The multi-agent pipeline runs four agents in a DAG pattern (see OSINT Pipeline for full details):

  1. Registry Agent (sequential) — country-specific registry lookups (KBO, INPI, ARES, etc.)
  2. Person Validation (parallel) — PEP screening, sanctions, director verification
  3. Adverse Media (parallel) — Tavily, BrightData, crawl4ai news scanning
  4. Synthesis Agent (sequential) — consolidates all findings into a risk score

The investigation runs with an empty document processing result since no customer documents exist yet. Pre-enrichment data (VIES, NorthData, GLEIF) from Step 1 is available as input.

This step is guarded by the pre-investigation-v1 Temporal version gate.
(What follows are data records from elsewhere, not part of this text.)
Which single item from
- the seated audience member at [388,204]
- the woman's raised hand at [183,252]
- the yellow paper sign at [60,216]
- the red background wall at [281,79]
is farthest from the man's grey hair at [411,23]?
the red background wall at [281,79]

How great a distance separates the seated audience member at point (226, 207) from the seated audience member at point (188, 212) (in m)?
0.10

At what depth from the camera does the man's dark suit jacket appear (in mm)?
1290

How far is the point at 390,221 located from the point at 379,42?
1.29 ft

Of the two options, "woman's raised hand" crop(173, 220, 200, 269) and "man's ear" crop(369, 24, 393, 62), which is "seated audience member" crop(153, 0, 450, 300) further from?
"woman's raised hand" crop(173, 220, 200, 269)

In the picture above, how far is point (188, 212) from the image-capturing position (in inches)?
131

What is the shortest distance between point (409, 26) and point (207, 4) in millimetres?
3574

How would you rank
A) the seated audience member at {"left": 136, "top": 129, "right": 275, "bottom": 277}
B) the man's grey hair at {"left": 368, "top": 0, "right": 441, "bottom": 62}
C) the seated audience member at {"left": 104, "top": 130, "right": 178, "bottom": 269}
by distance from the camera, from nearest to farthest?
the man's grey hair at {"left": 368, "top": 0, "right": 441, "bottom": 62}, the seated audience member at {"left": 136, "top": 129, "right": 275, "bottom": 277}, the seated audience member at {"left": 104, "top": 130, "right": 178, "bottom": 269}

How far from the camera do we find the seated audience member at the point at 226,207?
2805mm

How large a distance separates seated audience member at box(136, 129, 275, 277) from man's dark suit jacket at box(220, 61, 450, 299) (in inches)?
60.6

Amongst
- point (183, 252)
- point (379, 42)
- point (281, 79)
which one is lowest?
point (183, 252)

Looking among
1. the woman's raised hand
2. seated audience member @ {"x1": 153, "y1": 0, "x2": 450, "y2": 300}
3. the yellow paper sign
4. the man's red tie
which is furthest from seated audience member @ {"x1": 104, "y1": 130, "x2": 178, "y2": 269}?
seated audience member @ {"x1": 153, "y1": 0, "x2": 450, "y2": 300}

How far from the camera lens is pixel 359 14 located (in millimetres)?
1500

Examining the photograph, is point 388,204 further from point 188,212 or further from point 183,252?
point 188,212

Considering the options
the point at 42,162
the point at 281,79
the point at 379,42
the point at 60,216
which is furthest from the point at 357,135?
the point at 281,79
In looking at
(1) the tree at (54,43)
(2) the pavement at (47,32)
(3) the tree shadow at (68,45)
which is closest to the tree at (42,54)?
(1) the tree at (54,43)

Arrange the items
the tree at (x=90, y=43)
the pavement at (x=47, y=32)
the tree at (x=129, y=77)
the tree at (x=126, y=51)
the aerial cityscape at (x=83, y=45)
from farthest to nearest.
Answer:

Step 3: Registry Document Collection

Activity: collect_registry_documents | Status: DOCUMENT_GAP_ANALYSIS

Service: document_evidence_collector.py

After OSINT completes, the system downloads official documents directly from government registries. These are authoritative PDFs that replace what customers would otherwise need to upload manually.

CountryRegistryDocuments Downloaded
FranceINPI (Institut National de la Propriete Industrielle)Articles of association, annual financial statements (bilans)
BelgiumNBB (National Bank of Belgium)Annual accounts

Each downloaded PDF is stored in MinIO at {case_id}/registry-documents/{source}/{filename} and tracked in a DocumentManifest that records retrieval timestamps, source URLs, and file sizes.

Fail-safe design: if a registry API is unavailable or the download fails, the system falls back to requesting that document from the customer. No requirement is ever silently dropped.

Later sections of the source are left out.